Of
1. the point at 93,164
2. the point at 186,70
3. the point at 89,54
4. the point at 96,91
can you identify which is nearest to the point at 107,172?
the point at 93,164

> **Exercise description**: Using the listing above, please repeat every entry exactly.

> **Worked answer**:
Of
1. the point at 93,164
2. the point at 186,70
3. the point at 89,54
4. the point at 96,91
can you identify which is nearest to the point at 107,172?
the point at 93,164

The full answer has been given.